Welche Themen erwiesen sich für die Wahl als entscheidend?

Die wirtschaftliche Erholung des Landes – der Ölpreis ist wieder leicht gestiegen, die Arbeitslosigkeit gesunken – hat dazu beigetragen, dass klassisch-sozialstaatliche Themen nicht mehr im Zentrum der Debatte standen. In den letzten Wochen vor der Wahl hat der von der ehemals bäuerlichen Zentrumspartei befeuerte Gegensatz zwischen Stadt und Land zu einer neuen Konfliktlinie geführt. Die Zentrumspartei konnte mit zehn Prozent ihr Wahlergebnis fast verdoppeln. Den kleineren, ideologisch klar verorteten Parteien ist es insgesamt besser gelungen, sich als Opposition zur Regierung zur profilieren. Linke und Grüne konnten deutliche Zuwächse erzielen.

Die rechtspopulistische Fortschrittspartei war in den vergangenen vier Jahren Teil der Regierungskoalition. Einige Zeit wirkte es so, als würden die Rechtspopulisten an der Regierung entzaubert werden und an Stimmen verlieren.
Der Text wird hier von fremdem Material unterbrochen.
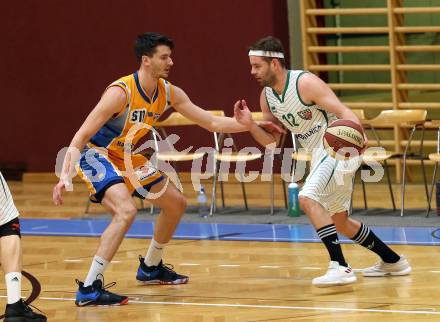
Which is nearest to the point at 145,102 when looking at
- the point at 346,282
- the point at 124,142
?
the point at 124,142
Warum hat sich das nicht erfüllt?

Die Fortschrittspartei, in der deren Jugendorganisation der Massenmörder Anders Breivik organisiert war, hat zwar ein Prozent verloren, ist aber mit 15 Prozent drittstärkste Kraft. Sie wird also weiter Teil der Regierungskoalition sein und eine zuwanderungskritische und wirtschafsliberale Agenda forcieren. Der Partei ist es gelungen, den Raum rechts der konservativen Hoyre-Partei zu besetzen, die vor allem in der Mitte auf Stimmenfang war. Der Balanceakt zwischen Repräsentation der mitunter radikalen eigenen Kernwählerschaft bei gleichzeitigem Einfügen in die Regierungsarbeit wurde honoriert.